Waterway problems continue as a result of reduction or elimination of maintenance funds for the waterways.

A case in point is the Atlantic Intracoastal Waterway, a protected, inland route from Boston to Miami.

The Charlotte (North Carolina) Observer published an article on the problem in April, echoing the fears of the entire inland waterways industry, and citing the fact that AIWA maintenance is not in the administration’s budget request for FY 2005.

Bottlenecks have been created by lack of dredging in various places in the waterway, specifically At Lockwoods Folly, North Carolina, where shoaling has effectively closed the waterway since December. Other shallow spots in North Carolina, at Carolina Beach Inlet at Beaufort, South Carolina, and Jekyll Island, Georgia are causing shippers to light-load their barges, nose into the bank to await high tide, or find other shipping methods.

The authorized depth of the AIW is 12 feet, but the low tide depth at Lockwoods Folly Inlet is six feet, and four feet near Camp Lejeune, North Carolina.

Shippers who need 12 feet of water run aground regularly in the channel. The Atlantic Intracoastal Waterway Association (AIWA) reports that one tow company owner estimates that his company has one grounding every 24 hours. Another cited annual repairs from damage resulting from improper depth cost them an average of $287,000 a year.

If it continues to be neglected, the AIW will disappear, at a phenomenal loss to the communities along the waterway, as well as the economy of the entire region. Included in this equation is the increase in emissions and stress on the roads if the waterway’s barge traffic is re-routed to land routes. One barge can carry 1,500 tons. It would take 58 trucks to carry the same amount.

The economy of the East Coast includes an immense recreational boating community, that is growing. This community uses the inland waterway, and all the states recognize these boaters as a major economic force.

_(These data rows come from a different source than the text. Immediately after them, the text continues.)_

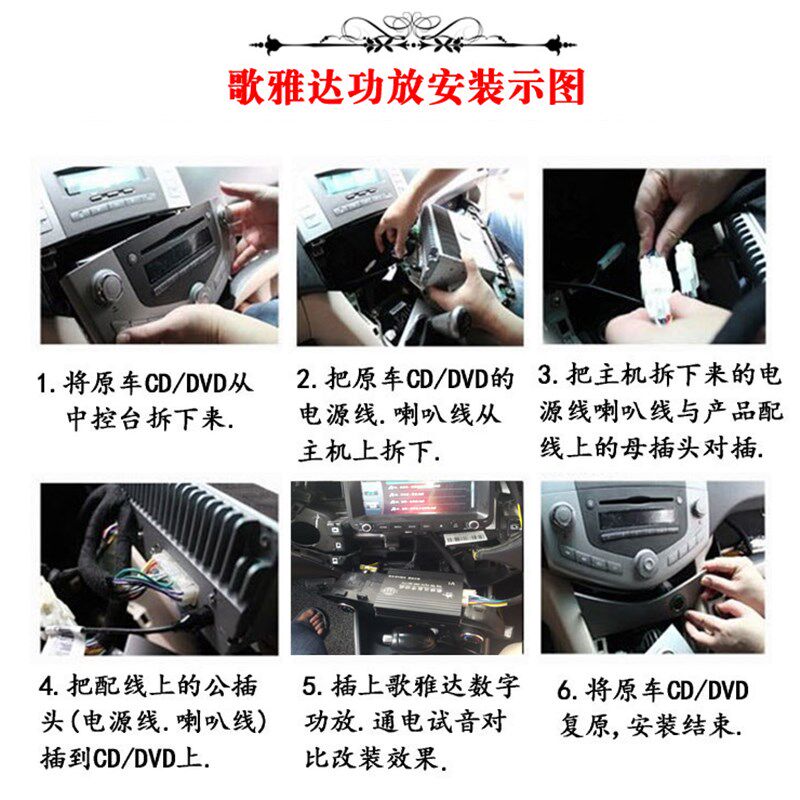 歌雅达功放安装示图

1. 将原车CD/DVD从中控台拆下来.

2. 把原车CD/DVD的电源线.喇叭线从主机上拆下.

3. 把主机拆下来的电源线喇叭线与产品配线上的母插头对插.

4. 把配线上的公插头(电源线.喇叭线)插到CD/DVD上.

5. 插上歌雅达数字功放.通电试音对比改装效果.

6. 将原车CD/DVD复原,安装结束.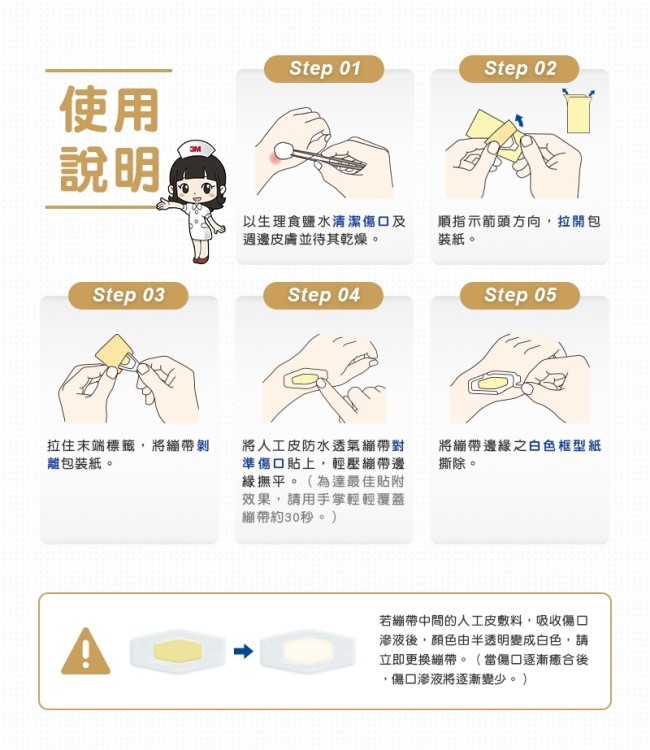 使用說明

3M

Step 01

以生理食鹽水清潔傷口及週邊皮膚並待其乾燥。

Step 02

順指示箭頭方向，拉開包裝紙。

Step 03

拉住末端標籤，將繃帶剝離包裝紙。

Step 04

將人工皮防水透氣繃帶對準傷口貼上，輕壓繃帶邊緣撫平。（為達最佳貼附效果，請用手掌輕輕覆蓋繃帶約30秒。）

Step 05

將繃帶邊緣之白色框型紙撕除。

若繃帶中間的人工皮敷料，吸收傷口滲液後，顏色由半透明變成白色，請立即更換繃帶。（當傷口逐漸癒合後，傷口滲液將逐漸變少。）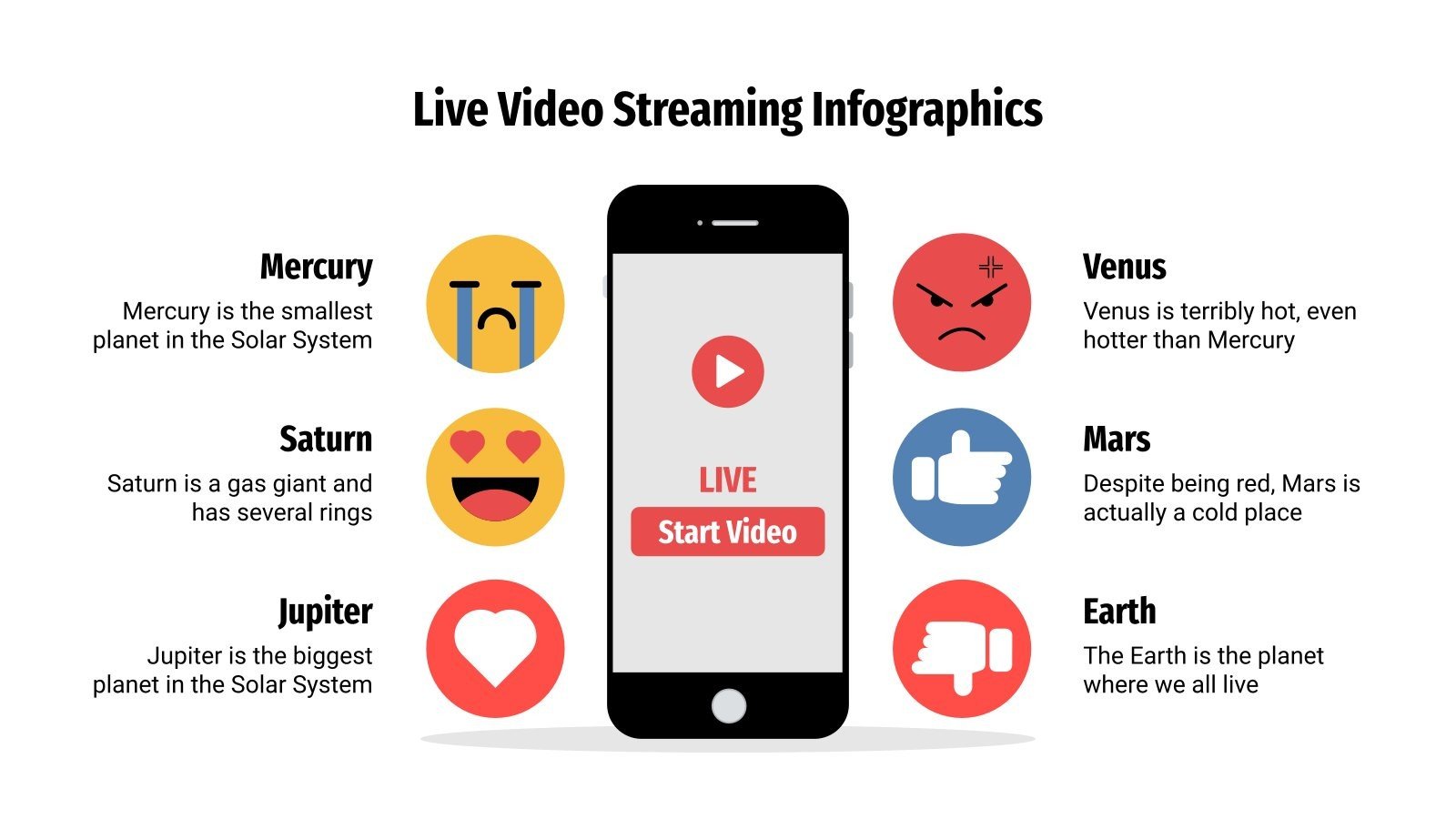 Live Video Streaming Infographics

Mercury

Mercury is the smallest planet in the Solar System

Saturn

Saturn is a gas giant and has several rings

Jupiter

Jupiter is the biggest planet in the Solar System

LIVE

Start Video

Venus

Venus is terribly hot, even hotter than Mercury

Mars

Despite being red, Mars is actually a cold place

Earth

The Earth is the planet where we all live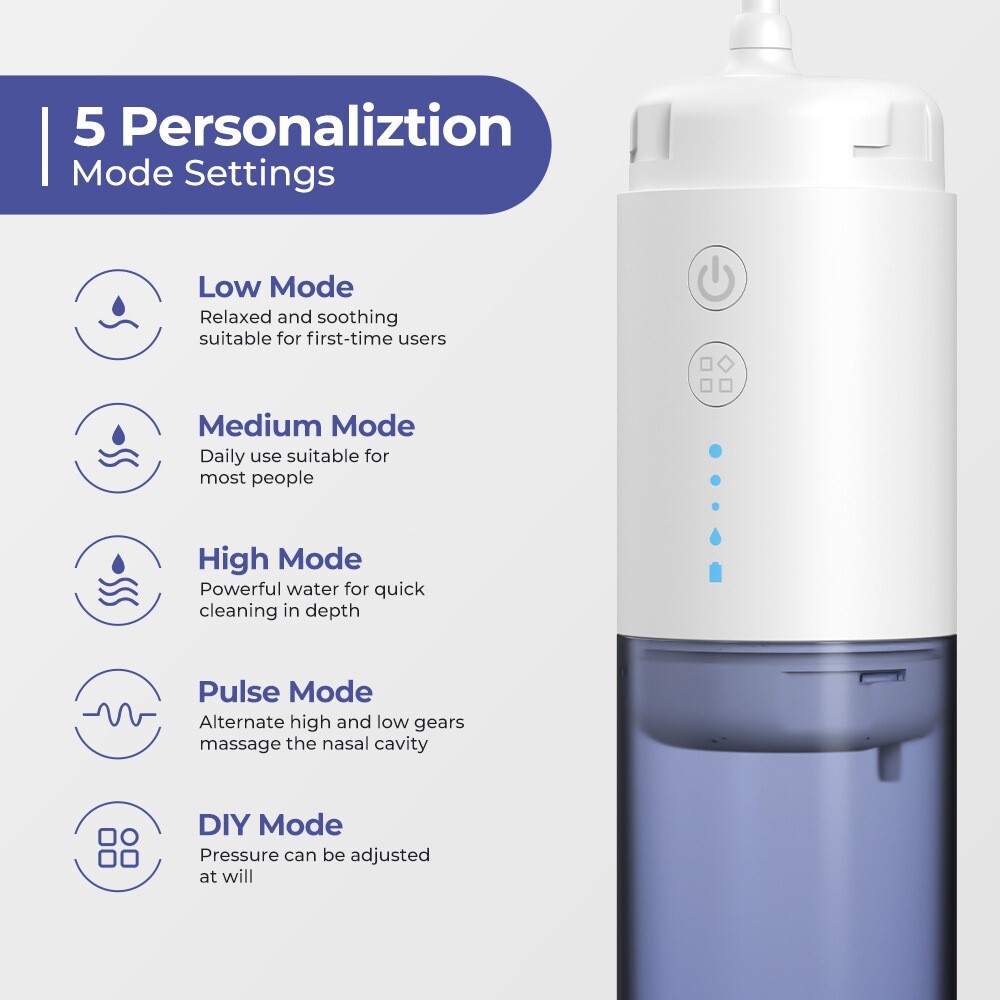 5 Personaliztion
Mode Settings

Low Mode
Relaxed and soothing suitable for first-time users

Medium Mode
Daily use suitable for most people

High Mode
Powerful water for quick cleaning in depth

Pulse Mode
Alternate high and low gears massage the nasal cavity

DIY Mode
Pressure can be adjusted at will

The rationale for leaving this waterway out of the budget is the specious ton-mile method of judging the value of a waterway. The Office of Management and Budget has adopted a standard of eliminating maintenance funds for waterways with less than one billion ton-miles of cargo. With a five-year average of 600 million ton-miles, the AIW falls short of this standard, and has been left out without regard to the economic impact of this course.